[DOCUMENT PASSAGE — start]
This needs to be a Rule since it would be part of a STIG profile (even
though its check may be entirely manual for now (eventually OCIL).
On 08/07/2012 09:54 AM, Willy Santos wrote:
Mapped antivirus group to CCI-1668 and removed mapping from
impractical_product. Related ticket #84.
Signed-off-by: Willy Santos <wsantos(a)redhat.com>
---
RHEL6/input/auxiliary/srg_support.xml | 2 +-
RHEL6/input/system/software/integrity.xml | 14 ++++++++++++++
2 files changed, 15 insertions(+), 1 deletions(-)
diff --git a/RHEL6/input/auxiliary/srg_support.xml
b/RHEL6/input/auxiliary/srg_support.xml
index 30da624..d04e823 100644
--- a/RHEL6/input/auxiliary/srg_support.xml
+++ b/RHEL6/input/auxiliary/srg_support.xml
@@ -30,7 +30,7 @@ The requirement is impractical or out of scope.
The product does not meet this requirement.
The requirement is impractical or out of scope.
[DOCUMENT PASSAGE — finish]
**WHAT TO WORK ON**
A: Quote the patch message from "diff --git a/RHEL6/input/auxiliary/srg_support.xml" to "meet this requirement.".
B: Continue the patch message from the point where it stops.
You won't need the entries below.
[LISTED RECORDS — start]
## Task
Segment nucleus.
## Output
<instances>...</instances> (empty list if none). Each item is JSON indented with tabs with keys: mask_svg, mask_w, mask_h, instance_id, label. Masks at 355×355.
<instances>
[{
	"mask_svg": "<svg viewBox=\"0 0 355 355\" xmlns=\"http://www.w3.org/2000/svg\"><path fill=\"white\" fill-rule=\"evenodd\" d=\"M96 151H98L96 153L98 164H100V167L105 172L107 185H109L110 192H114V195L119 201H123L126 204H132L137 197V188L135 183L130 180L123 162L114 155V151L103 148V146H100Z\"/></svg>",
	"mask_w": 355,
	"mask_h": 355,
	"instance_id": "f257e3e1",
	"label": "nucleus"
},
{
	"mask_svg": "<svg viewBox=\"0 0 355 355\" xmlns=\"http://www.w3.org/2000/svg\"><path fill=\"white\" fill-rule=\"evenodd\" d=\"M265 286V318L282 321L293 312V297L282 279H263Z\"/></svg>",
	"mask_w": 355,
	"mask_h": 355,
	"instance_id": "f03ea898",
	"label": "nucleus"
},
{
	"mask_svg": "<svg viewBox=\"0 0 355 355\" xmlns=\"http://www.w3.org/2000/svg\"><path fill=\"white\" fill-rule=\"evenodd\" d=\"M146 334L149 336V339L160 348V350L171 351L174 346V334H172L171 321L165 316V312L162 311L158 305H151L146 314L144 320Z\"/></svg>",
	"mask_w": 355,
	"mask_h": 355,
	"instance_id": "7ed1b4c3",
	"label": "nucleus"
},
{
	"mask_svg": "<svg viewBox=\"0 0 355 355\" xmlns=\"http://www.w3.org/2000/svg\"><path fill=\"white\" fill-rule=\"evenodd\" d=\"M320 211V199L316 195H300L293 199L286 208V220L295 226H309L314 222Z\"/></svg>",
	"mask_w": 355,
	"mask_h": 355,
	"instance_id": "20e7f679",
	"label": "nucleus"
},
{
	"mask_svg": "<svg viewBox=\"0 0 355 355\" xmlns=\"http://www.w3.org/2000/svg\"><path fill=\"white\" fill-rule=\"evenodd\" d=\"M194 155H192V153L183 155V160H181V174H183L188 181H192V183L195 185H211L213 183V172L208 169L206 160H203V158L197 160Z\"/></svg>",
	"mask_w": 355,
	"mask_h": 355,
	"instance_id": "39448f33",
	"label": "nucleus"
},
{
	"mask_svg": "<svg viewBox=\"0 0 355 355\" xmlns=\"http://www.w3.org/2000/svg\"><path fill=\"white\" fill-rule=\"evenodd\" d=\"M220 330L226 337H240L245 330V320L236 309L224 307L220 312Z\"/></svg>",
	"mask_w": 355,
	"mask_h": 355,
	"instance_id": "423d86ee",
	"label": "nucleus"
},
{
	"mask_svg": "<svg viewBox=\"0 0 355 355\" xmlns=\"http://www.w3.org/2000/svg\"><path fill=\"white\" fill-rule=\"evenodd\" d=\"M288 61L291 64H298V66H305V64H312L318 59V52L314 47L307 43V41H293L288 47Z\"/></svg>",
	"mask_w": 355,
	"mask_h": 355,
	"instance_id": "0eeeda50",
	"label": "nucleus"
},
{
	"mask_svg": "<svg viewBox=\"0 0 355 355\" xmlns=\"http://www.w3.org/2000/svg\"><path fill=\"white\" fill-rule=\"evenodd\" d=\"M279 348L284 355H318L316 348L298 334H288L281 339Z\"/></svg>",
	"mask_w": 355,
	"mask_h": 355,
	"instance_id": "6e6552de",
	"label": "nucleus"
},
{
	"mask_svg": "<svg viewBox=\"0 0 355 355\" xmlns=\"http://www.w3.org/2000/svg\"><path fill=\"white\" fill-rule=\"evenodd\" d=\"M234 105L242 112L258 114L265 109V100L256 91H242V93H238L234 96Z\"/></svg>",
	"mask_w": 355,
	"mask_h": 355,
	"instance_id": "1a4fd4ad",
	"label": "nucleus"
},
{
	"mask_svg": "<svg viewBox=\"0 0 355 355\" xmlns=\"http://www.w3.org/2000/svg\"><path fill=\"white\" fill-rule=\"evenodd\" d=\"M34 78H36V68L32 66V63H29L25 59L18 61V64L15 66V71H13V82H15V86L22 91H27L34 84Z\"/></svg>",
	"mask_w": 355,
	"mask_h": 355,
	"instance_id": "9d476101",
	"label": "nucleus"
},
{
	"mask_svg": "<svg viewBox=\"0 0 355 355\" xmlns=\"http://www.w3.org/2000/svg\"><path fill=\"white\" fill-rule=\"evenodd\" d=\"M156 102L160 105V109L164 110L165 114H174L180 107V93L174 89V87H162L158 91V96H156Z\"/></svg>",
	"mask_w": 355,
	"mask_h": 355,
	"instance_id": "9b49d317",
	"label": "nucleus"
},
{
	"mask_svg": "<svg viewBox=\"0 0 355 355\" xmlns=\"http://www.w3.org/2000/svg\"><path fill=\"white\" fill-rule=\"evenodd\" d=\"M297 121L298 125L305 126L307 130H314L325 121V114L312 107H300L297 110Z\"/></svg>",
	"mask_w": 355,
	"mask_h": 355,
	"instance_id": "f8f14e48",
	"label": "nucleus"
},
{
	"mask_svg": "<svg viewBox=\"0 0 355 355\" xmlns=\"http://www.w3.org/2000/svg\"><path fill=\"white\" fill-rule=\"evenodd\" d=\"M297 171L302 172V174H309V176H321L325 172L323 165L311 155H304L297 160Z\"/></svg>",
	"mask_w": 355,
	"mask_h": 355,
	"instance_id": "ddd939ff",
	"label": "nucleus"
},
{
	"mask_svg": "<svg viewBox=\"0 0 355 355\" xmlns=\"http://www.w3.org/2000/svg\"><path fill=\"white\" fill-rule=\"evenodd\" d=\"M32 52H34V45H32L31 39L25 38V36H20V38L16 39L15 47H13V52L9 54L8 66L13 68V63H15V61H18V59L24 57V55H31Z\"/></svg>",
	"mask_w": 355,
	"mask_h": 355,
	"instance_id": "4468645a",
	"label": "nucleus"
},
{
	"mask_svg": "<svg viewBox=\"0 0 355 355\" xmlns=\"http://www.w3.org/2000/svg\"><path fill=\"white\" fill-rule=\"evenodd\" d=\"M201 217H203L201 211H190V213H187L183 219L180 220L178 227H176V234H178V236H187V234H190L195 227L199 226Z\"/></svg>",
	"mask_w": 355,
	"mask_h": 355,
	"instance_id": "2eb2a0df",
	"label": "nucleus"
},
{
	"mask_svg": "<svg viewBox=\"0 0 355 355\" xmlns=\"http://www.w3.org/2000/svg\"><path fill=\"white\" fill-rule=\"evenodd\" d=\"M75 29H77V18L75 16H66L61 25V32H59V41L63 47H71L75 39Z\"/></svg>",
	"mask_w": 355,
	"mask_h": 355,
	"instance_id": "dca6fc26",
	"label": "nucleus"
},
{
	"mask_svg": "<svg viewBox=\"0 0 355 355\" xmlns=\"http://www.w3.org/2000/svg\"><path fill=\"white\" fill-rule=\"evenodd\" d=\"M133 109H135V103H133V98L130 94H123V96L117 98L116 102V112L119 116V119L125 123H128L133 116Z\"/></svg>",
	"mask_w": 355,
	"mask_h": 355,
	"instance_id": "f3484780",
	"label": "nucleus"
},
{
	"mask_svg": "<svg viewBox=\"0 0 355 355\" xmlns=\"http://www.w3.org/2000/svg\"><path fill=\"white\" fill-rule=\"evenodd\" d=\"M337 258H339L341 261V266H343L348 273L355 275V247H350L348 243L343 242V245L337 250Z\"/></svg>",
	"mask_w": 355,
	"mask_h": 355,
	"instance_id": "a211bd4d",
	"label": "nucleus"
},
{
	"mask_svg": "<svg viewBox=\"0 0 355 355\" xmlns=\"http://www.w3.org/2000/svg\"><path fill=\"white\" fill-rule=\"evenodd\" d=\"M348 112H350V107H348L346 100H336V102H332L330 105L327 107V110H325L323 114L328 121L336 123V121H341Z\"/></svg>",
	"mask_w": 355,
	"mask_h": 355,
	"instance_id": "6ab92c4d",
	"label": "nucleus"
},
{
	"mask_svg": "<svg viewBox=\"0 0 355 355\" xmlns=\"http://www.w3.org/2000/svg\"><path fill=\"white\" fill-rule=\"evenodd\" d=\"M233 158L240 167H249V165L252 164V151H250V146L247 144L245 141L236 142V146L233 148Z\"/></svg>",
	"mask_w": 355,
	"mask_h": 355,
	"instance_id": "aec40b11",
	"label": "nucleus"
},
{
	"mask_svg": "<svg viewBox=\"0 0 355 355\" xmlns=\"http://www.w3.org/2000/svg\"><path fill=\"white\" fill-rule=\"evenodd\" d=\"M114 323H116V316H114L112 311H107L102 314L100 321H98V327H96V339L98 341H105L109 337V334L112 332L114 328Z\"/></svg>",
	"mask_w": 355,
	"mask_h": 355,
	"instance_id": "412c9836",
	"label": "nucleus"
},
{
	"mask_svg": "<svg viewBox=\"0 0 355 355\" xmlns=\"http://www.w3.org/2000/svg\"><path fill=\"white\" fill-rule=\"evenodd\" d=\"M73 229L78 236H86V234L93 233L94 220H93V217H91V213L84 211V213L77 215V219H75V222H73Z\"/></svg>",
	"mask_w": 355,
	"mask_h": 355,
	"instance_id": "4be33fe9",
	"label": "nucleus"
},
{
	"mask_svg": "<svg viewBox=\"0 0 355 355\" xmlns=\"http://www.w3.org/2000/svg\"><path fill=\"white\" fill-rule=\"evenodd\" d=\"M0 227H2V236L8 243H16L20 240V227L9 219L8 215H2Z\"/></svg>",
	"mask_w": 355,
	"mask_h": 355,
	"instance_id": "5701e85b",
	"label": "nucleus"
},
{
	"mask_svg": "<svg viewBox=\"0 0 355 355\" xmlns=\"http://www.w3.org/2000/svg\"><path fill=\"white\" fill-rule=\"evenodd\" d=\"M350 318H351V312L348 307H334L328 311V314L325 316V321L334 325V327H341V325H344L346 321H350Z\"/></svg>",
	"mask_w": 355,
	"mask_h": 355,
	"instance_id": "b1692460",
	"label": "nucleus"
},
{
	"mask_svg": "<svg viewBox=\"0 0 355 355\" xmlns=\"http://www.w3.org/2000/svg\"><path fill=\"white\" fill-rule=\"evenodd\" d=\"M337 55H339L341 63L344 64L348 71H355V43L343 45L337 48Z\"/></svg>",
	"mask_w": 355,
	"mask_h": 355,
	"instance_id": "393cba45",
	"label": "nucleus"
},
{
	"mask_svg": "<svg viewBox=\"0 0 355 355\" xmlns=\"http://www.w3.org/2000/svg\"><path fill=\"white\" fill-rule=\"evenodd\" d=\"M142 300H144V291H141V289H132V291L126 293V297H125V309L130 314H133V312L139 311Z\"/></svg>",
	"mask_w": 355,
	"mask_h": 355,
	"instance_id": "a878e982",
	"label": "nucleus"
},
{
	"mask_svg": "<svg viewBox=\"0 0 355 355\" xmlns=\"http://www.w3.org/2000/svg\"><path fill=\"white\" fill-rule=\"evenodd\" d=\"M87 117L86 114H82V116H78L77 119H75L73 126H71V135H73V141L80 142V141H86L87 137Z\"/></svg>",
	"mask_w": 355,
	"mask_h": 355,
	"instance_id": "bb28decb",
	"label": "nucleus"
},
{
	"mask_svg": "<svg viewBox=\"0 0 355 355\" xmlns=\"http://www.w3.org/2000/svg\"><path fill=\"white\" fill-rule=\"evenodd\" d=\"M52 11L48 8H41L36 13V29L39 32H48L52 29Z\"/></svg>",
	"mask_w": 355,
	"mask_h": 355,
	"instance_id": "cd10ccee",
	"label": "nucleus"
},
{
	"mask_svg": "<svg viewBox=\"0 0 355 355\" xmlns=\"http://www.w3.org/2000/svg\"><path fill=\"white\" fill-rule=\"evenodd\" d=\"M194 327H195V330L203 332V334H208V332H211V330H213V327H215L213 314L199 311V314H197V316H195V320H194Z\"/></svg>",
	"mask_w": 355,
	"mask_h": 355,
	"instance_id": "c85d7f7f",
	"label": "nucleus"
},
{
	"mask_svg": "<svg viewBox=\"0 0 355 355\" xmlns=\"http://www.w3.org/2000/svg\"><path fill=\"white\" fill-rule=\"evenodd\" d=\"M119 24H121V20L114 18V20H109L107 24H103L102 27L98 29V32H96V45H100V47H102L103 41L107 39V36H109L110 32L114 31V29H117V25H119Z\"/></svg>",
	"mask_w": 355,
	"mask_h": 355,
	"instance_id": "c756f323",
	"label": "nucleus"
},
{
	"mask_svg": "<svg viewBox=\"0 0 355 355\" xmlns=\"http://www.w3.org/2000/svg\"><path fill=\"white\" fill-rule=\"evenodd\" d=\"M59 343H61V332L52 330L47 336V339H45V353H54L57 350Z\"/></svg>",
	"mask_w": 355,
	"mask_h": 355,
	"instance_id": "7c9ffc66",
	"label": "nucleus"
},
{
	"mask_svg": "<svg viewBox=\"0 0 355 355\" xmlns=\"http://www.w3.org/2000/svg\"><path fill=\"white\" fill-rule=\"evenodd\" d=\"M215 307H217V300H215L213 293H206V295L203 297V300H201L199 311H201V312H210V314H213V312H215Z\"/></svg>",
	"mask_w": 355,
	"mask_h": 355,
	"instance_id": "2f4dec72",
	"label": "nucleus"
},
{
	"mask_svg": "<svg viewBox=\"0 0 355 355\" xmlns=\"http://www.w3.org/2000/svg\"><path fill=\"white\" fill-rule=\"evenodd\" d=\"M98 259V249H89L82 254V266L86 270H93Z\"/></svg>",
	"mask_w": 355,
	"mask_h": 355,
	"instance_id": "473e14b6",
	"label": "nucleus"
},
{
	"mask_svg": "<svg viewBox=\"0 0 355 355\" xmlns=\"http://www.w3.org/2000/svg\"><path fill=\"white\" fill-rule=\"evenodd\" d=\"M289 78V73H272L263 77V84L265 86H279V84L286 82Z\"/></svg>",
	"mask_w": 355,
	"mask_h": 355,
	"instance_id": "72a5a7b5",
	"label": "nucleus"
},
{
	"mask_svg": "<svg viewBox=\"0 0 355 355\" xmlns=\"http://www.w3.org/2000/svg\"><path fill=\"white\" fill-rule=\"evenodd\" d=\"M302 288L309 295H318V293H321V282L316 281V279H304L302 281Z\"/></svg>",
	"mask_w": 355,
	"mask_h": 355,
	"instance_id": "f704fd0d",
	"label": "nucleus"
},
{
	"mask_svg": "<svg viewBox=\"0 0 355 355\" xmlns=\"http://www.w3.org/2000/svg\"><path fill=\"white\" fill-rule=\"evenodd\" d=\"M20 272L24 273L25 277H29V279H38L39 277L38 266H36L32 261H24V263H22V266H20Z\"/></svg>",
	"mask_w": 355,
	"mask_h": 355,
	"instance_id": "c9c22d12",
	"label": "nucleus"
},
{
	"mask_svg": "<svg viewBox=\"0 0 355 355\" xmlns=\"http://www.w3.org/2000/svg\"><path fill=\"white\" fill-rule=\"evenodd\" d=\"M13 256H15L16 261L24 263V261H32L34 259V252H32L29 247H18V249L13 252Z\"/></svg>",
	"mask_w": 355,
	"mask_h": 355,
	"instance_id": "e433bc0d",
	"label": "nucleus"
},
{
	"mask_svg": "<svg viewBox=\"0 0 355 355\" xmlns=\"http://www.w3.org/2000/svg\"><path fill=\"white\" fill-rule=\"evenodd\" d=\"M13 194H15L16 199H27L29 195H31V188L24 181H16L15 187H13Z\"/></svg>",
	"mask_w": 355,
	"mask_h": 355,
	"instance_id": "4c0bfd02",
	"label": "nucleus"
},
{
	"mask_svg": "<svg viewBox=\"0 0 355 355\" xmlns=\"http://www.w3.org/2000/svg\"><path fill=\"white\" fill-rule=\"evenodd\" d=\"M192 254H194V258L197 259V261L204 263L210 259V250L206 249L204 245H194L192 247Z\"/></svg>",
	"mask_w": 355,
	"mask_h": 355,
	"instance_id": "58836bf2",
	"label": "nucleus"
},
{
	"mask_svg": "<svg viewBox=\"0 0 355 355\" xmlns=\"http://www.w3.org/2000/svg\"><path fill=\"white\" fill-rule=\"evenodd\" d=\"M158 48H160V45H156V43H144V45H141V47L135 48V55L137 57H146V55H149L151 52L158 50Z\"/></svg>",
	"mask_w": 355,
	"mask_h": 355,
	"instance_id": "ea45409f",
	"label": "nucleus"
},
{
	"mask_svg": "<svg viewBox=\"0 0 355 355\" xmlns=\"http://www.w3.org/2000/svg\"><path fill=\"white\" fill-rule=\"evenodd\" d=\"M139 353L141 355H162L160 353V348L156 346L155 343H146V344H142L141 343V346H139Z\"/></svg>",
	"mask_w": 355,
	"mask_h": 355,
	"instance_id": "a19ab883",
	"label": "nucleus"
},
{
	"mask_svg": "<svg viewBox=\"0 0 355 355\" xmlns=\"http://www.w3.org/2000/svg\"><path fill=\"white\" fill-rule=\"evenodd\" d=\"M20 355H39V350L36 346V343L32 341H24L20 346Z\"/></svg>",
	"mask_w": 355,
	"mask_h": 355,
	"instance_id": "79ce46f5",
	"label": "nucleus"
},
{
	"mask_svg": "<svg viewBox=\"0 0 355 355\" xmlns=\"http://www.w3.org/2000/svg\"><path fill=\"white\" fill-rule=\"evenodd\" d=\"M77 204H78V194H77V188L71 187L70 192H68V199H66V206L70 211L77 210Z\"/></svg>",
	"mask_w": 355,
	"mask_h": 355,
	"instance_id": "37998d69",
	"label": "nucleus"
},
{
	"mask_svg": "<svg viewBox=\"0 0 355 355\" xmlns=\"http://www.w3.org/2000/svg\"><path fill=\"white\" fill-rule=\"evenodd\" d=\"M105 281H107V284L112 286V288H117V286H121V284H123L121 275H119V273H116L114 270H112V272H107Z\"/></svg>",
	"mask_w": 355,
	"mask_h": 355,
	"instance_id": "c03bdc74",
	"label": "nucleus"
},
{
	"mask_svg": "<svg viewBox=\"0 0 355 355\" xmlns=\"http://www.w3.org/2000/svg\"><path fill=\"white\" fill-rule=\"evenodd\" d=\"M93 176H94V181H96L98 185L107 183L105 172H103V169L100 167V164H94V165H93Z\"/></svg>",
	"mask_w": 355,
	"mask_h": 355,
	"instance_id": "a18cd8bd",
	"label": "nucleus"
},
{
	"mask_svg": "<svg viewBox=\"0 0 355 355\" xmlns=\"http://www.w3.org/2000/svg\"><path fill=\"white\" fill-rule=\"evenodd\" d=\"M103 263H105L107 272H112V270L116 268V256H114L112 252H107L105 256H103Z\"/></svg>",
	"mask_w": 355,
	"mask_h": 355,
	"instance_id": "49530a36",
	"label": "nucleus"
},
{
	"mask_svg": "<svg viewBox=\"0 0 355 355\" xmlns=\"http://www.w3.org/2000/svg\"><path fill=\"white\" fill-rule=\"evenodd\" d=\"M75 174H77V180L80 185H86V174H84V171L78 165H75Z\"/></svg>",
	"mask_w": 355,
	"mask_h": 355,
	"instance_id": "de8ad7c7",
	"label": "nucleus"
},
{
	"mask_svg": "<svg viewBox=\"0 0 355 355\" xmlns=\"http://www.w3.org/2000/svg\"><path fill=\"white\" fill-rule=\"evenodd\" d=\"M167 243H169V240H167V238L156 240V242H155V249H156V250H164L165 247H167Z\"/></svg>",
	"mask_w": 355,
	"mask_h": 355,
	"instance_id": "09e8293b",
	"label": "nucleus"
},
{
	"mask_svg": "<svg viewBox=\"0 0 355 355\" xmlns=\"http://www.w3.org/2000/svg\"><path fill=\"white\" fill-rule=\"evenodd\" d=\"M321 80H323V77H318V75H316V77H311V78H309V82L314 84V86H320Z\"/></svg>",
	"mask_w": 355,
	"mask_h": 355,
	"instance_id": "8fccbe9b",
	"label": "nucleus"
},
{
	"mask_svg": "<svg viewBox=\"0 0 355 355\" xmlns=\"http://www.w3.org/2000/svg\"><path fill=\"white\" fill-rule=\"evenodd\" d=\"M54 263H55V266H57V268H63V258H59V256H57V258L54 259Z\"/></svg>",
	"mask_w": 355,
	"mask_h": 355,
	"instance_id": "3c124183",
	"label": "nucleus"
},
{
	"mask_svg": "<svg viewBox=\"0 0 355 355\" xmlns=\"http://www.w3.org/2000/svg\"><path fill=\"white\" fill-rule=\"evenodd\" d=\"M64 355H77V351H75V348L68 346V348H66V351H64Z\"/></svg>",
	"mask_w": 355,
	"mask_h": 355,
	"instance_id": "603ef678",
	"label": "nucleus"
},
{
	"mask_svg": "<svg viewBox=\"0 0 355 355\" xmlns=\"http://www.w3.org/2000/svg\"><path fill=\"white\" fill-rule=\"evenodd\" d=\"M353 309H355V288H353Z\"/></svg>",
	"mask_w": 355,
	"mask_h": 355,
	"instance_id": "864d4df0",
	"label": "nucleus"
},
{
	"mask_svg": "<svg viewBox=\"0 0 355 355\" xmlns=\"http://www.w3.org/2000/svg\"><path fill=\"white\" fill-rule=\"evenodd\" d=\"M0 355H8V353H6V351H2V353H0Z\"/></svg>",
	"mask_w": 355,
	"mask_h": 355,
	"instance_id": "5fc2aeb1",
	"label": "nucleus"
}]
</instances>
[LISTED RECORDS — finish]
**EXPECTED OUTPUTS**
A:
diff --git a/RHEL6/input/auxiliary/srg_support.xml
b/RHEL6/input/auxiliary/srg_support.xml
index 30da624..d04e823 100644
--- a/RHEL6/input/auxiliary/srg_support.xml
+++ b/RHEL6/input/auxiliary/srg_support.xml
@@ -30,7 +30,7 @@ The requirement is impractical or out of scope.
The product does not meet this requirement.

B:
</description>
-<ref disa="28,29,30,32,24,1695,1169,1170,1239,1662,1668,1395,553" />
+<ref disa="28,29,30,32,24,1695,1169,1170,1239,1662,1395,553" />
</Group> <!-- end unmet_impractical_product -->
<Group id="requirement_unclear">
diff --git a/RHEL6/input/system/software/integrity.xml
b/RHEL6/input/system/software/integrity.xml
index a5ec1bc..702bb0f 100644
--- a/RHEL6/input/system/software/integrity.xml
+++ b/RHEL6/input/system/software/integrity.xml
@@ -178,4 +178,18 @@ on the system.</rationale>
</Group>
+<Group id="antivirus">
+<title>Virus Scanning</title>
+<description>Virus scanning software should be used to protect a system from
penetration from
+computer viruses and to limit their spread through intermediate systems. The virus
scanning
+software should be configured to perform scans dynamically on accessed files. If this
capability
+is not available, the system should be configured to scan, at a minimum, all altered
files on
+the system on a daily basis.
+<br /><br />
+Virus signature definition files should be updated frequently. It is recommended that
definition
+files be updated at least every 7 days.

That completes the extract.